_Records shown_:
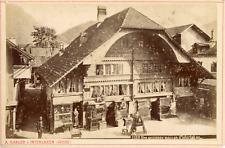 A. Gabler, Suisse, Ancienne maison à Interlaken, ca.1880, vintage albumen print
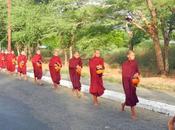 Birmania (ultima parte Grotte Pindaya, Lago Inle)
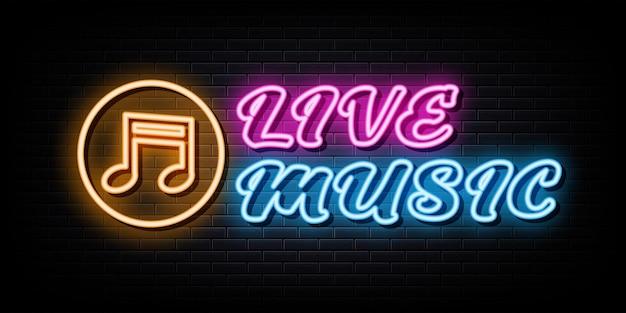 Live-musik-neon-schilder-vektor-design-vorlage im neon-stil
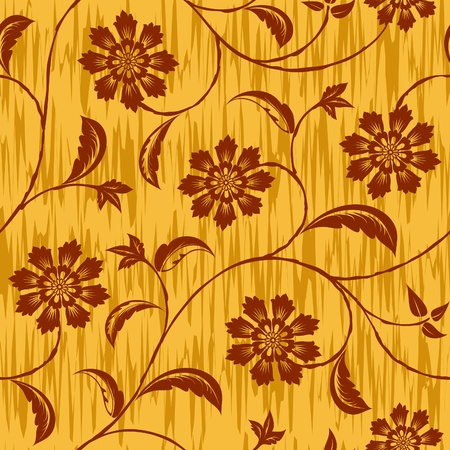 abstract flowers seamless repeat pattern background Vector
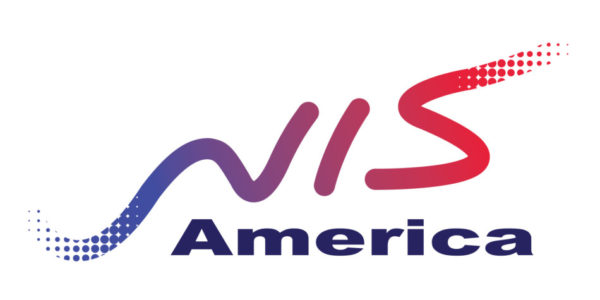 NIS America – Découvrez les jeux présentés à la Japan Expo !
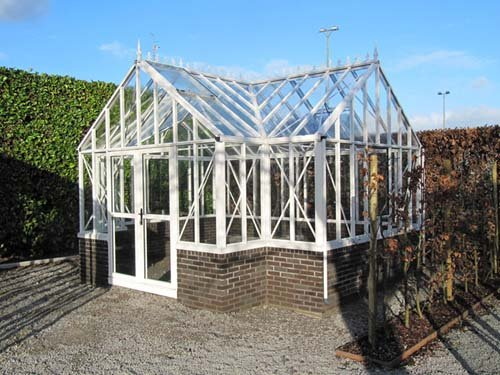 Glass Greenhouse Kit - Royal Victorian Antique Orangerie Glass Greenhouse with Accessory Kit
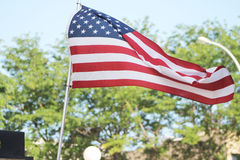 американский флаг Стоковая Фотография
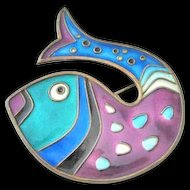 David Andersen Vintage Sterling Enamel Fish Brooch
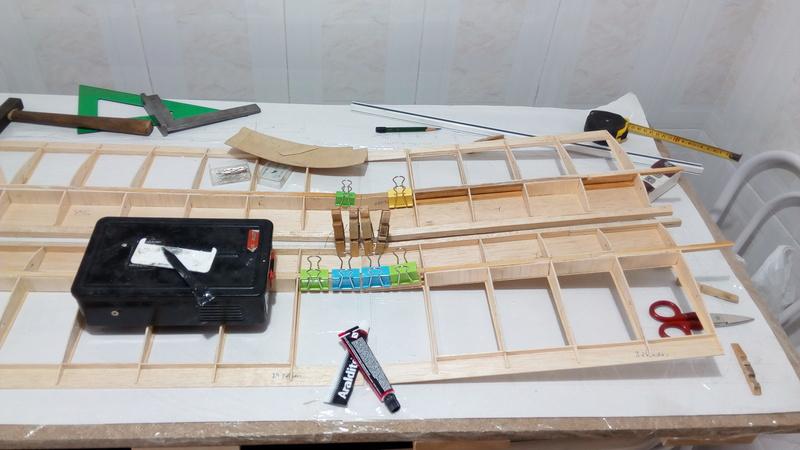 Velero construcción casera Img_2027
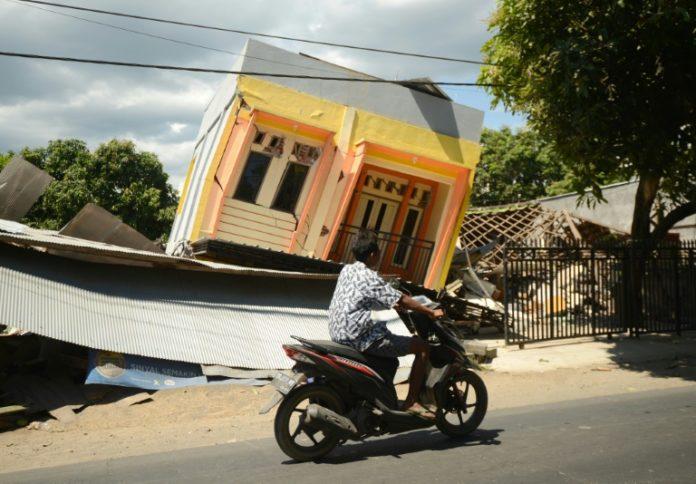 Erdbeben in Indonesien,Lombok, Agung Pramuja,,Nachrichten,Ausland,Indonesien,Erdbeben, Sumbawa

--

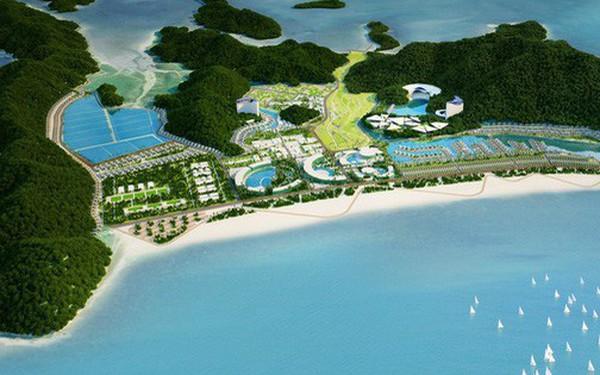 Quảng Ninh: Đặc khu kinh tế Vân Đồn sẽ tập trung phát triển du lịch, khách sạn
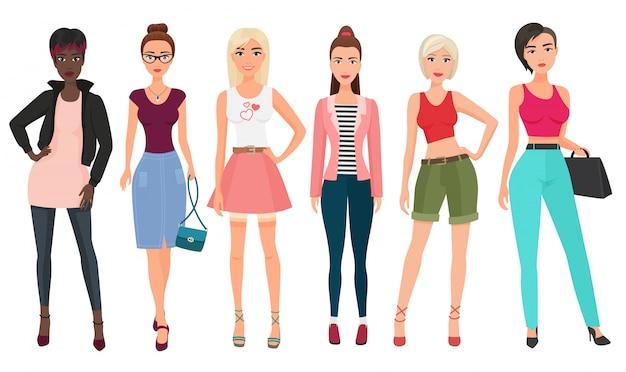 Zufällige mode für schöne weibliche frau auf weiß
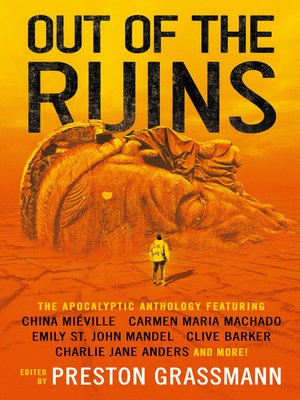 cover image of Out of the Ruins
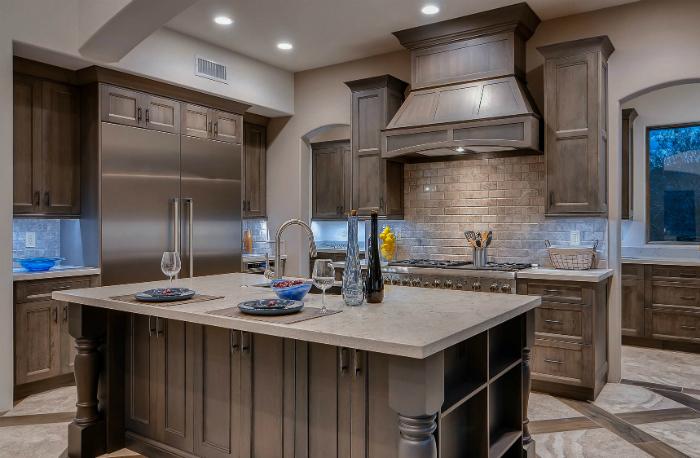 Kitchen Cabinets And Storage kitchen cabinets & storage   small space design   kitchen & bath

_What you should do_:
Your answer must be the exact lines from the records above, from the one containing "David Andersen Vintage" through the one containing "Erdbeben in Indonesien,Lombok, Agung", both included, with every picture left out.

_Solution to the problem_:
 David Andersen Vintage Sterling Enamel Fish Brooch
 Velero construcción casera Img_2027
 Erdbeben in Indonesien,Lombok, Agung Pramuja,,Nachrichten,Ausland,Indonesien,Erdbeben, Sumbawa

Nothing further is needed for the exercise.